OpenMP has a long and successful history in parallel programming for CPUs. Since the introduction of accelerator offloading it has evolved into a promising candidate for all intra-node parallel computing needs. While this addition broke with the shared memory assumption OpenMP was initially developed with, efforts to employ OpenMP beyond shared-memory domains are practically non-existent.
In this work we show that the OpenMP accelerator offloading model is sufficient to seamlessly and efficiently utilize more than a single compute node, and its connected accelerators. Without source code or compiler modifications we run an OpenMP offload capable program on a remote CPU, or remote accelerator (e.g., GPU), as if it was a local one. For applications that support multi-device offloading, any combination of local and remote CPUs and accelerators can be utilized simultaneously, fully transparent to the user.
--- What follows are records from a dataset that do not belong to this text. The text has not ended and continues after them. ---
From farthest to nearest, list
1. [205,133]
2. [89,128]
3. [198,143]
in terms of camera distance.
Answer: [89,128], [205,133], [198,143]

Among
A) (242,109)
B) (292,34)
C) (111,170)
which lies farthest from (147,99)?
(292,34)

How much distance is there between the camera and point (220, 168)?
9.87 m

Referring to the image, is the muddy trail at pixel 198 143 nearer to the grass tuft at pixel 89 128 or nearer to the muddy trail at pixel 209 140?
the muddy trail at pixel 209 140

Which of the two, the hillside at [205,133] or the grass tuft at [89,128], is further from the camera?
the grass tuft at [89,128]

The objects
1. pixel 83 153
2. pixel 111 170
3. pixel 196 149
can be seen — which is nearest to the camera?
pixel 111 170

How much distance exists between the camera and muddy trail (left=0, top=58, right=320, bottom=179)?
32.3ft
Our low-overhead implementation of Remote OpenMP Offloading is integrated into the LLVM/OpenMP compiler infrastructure and publicly available (in parts) with LLVM 12 and later. LLVM-based (vendor) compilers are expected to be compatible out-of-the-box as well.
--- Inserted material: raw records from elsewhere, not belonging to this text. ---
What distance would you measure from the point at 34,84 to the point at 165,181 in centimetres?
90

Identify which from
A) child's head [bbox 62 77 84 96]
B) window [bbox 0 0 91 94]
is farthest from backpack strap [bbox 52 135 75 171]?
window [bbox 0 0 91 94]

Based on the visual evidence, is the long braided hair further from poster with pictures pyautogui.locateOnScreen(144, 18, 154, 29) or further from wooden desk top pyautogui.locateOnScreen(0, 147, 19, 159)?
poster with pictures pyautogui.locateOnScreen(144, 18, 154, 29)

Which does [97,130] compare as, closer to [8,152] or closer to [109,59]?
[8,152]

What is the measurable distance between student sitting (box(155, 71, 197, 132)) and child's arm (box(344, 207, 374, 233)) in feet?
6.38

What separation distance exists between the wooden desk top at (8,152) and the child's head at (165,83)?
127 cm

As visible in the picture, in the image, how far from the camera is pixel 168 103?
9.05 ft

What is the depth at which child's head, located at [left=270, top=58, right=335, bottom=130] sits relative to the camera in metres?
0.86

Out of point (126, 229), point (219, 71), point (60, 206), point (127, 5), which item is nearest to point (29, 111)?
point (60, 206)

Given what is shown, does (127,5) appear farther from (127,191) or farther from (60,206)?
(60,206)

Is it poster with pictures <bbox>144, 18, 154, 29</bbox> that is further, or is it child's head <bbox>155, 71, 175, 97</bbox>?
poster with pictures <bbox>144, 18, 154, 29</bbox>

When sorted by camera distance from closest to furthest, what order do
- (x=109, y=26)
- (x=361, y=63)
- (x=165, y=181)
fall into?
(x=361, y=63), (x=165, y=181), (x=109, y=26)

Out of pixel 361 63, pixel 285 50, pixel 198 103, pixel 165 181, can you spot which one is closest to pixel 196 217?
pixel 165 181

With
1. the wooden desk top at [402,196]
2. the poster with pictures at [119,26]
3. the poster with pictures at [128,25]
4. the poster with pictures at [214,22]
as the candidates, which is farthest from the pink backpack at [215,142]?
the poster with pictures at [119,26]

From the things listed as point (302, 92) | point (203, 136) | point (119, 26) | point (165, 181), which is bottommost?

To evaluate our work we provide detailed studies on micro benchmarks, as well as scaling results for two HPC proxy applications. We show perfect scaling across dozens of GPUs in multiple hosts with effectiveness that is directly proportional to the ratio of computation versus memory transfer time. Our work outlines the capabilities and limits of OpenMP 5.1 to efficiently utilize a distributed heterogeneous system without source, compiler, or language modifications, as opposed to other solutions such as MPI.